DOCUMENT TEXT
=== Section Start ===
RAPTOR: Ridge-Adaptive Logistic Probes

Part 1 [Paper Review]

Summary
RAPTOR introduces a ridge-adaptive approach to logistic probing, designed to improve the extraction and interpretation of features from the internal representations of Large Language Models (LLMs). By dynamically adjusting the regularization strength (the "ridge" parameter) based on the specific statistical properties of activation layers, the method aims to provide more robust and reliable probes than traditional fixed-regularization or heuristically-tuned linear classifiers.

Key Contributions

• Adaptive Regularization Framework: The primary strength of the work lies in moving beyond the "one-size-fits-all" approach to probe regularization. By automating the selection of the $\lambda$ parameter, RAPTOR accounts for the varying scales and noise levels found across different transformer layers and model depths.
• Enhanced Interpretability Stability: The paper demonstrates that adaptive probing leads to more consistent feature identification. This reduces the risk of "over-probing," where a classifier might pick up on spurious correlations or noise in high-dimensional activation spaces rather than the intended semantic features.
• Computational Efficiency: The authors provide a computationally feasible pathway for applying ridge-adaptive logic across massive datasets and large-scale models, addressing a common bottleneck in interpretability research where cross-validation for every individual probe is prohibitively expensive.
=== Section End ===
SET OF TASKS
[1] Do these statements agree with the RAPTOR review? Answer yes or no for each, and quote the words of the review that decide it. (a) RAPTOR uses the same fixed ridge parameter for every layer. (b) The review calls cross-validation for every individual probe too costly. (c) In the review, "over-probing" means a classifier picks up spurious correlations or noise.
[2] Resume the RAPTOR review from where it stops.
The records are separate material, not part of the RAPTOR review.

DATASET CONTENT
=== Section Start ===
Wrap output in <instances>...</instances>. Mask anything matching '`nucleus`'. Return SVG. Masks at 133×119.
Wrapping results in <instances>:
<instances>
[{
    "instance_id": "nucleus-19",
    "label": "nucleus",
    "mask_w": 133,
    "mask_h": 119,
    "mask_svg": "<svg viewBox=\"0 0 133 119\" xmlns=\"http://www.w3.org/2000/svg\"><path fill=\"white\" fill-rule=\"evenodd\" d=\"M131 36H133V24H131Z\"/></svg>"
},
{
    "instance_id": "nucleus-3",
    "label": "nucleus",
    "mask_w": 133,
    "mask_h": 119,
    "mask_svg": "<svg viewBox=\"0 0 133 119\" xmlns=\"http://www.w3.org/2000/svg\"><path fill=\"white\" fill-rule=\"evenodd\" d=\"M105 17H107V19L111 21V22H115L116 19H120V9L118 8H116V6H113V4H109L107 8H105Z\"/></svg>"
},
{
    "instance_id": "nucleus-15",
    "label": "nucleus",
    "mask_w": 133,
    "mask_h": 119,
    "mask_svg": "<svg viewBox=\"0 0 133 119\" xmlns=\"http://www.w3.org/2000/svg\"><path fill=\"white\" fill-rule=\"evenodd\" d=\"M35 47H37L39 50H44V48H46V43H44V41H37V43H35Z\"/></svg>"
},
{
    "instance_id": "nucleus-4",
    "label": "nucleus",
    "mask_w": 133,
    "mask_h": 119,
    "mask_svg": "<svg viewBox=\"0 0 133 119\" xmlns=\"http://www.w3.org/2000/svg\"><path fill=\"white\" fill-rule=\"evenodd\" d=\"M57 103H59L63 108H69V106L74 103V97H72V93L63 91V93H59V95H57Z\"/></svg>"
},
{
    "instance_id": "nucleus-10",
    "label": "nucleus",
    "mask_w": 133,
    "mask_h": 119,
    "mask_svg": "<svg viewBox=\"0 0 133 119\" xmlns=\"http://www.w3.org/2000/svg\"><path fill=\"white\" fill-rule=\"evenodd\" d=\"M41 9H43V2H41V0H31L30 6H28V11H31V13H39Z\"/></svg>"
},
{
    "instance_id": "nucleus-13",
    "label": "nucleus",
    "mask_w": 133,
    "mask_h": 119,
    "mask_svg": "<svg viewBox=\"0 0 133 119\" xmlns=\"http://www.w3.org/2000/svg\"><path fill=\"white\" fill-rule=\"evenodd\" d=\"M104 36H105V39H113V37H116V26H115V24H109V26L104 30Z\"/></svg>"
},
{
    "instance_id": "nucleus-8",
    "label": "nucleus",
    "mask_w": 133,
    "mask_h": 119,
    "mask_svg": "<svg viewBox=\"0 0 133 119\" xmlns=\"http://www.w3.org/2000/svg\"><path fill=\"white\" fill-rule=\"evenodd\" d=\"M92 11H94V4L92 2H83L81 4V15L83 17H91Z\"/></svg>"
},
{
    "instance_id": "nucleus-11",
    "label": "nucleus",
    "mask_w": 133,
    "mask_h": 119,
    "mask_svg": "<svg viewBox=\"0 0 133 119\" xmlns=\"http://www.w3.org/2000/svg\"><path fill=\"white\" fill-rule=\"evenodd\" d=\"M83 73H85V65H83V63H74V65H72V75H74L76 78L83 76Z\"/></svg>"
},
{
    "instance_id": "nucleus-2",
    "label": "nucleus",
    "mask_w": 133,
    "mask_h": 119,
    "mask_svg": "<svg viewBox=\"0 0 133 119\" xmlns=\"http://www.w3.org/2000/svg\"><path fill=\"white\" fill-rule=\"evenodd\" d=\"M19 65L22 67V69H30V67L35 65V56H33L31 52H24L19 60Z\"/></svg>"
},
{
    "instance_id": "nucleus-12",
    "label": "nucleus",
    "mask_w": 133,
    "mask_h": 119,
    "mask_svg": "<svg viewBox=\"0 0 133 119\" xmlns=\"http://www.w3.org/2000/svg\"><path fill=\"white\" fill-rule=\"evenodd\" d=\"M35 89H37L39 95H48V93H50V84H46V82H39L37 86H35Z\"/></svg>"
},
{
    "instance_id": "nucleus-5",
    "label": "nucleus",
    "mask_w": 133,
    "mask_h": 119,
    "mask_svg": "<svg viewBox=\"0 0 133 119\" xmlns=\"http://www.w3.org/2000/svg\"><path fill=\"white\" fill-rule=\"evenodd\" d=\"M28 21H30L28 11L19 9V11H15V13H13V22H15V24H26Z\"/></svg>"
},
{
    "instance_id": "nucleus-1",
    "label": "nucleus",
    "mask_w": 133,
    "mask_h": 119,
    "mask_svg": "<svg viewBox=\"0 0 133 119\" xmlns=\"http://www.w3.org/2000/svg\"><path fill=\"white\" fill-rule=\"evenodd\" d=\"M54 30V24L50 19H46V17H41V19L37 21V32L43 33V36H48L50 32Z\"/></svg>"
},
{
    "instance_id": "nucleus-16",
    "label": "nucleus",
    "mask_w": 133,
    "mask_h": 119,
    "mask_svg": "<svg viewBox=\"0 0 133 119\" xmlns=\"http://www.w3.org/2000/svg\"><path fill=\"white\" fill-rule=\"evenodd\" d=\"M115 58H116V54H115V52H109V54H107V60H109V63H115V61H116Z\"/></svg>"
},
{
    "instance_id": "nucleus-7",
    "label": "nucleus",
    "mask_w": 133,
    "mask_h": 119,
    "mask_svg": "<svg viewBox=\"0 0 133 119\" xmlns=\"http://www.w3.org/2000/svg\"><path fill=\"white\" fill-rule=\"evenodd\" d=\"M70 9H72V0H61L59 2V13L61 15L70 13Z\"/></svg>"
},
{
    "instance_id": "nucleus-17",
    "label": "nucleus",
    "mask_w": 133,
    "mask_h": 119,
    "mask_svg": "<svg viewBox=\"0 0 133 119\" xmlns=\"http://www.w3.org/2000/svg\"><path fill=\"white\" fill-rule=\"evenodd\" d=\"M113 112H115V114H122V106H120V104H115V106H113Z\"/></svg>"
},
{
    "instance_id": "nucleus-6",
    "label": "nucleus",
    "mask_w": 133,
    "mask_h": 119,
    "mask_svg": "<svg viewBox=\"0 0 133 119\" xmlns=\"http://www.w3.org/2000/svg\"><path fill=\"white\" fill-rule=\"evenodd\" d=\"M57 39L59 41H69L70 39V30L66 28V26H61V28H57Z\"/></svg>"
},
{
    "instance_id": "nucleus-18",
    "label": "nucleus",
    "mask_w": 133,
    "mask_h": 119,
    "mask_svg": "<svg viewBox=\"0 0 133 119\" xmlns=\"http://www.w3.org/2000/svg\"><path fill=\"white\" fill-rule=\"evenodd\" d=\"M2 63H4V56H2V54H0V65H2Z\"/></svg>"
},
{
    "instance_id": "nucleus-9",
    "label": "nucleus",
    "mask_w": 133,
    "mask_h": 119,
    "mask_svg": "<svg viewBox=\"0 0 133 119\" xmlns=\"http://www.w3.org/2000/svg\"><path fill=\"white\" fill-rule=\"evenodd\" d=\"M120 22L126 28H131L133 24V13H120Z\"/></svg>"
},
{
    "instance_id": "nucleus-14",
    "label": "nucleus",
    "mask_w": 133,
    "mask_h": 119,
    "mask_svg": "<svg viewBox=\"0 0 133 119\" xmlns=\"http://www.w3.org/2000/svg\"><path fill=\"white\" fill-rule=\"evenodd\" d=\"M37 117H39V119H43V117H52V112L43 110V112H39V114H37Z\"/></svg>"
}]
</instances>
=== Section End ===
ANSWERS GIVEN
[1]
(a) No: "By dynamically adjusting the regularization strength (the "ridge" parameter) based on the specific statistical properties of activation layers"
(b) Yes: "cross-validation for every individual probe is prohibitively expensive"
(c) Yes: "where a classifier might pick up on spurious correlations or noise in high-dimensional activation spaces rather than the intended semantic features"

[2]
Limitations and Concerns

• The Linearity Assumption: Like all linear probing methods, RAPTOR is constrained by the assumption that the information of interest is linearly separable within the activation space. While this is a standard paradigm in interpretability, the paper could more deeply discuss scenarios where linear probes (even adaptive ones) fundamentally fail to capture "computationally latent" features that require non-linear readout.
• Baseline Comparisons: While the method shows improvement over standard logistic regression with fixed defaults, the margin of improvement over a rigorous (though more expensive) grid-search cross-validation approach remains a point of scrutiny. The paper would benefit from a clearer breakdown of when the "adaptivity" provides a statistical advantage versus merely a speed advantage.
• Sensitivity to Activation Scaling: Neural network activations often exhibit significant outliers or specific distributions (e.g., "outlier dimensions" in LLMs). It is not entirely clear how RAPTOR handles these extreme values and whether the ridge penalty is sufficient to prevent these dimensions from dominating the probe's weight matrix.

Overall Assessment
RAPTOR is a timely and technically sound contribution to the field of mechanistic interpretability. As the community shifts from simple performance benchmarking to understanding how models represent knowledge, the reliability of the tools used for that "microscopic" look becomes paramount. By professionalizing the probing process through adaptive regularization, this work provides a more principled foundation for future interpretability studies. It is a solid, incremental improvement that addresses a practical pain point for researchers working with high-dimensional model internals.

Rating (Informal)
7/10

Part 2 [Constructive Suggestions]

Clarification Suggestions

• Regularization Rationale: It would be helpful to clarify why Ridge ($L_2$) was chosen over Lasso ($L_1$) or Elastic Net. In many interpretability contexts, researchers prefer the sparsity of $L_1$ to identify a "minimal set" of neurons. Explaining why a dense, ridge-based distribution of weights is more appropriate for LLM feature extraction would strengthen the theoretical framing.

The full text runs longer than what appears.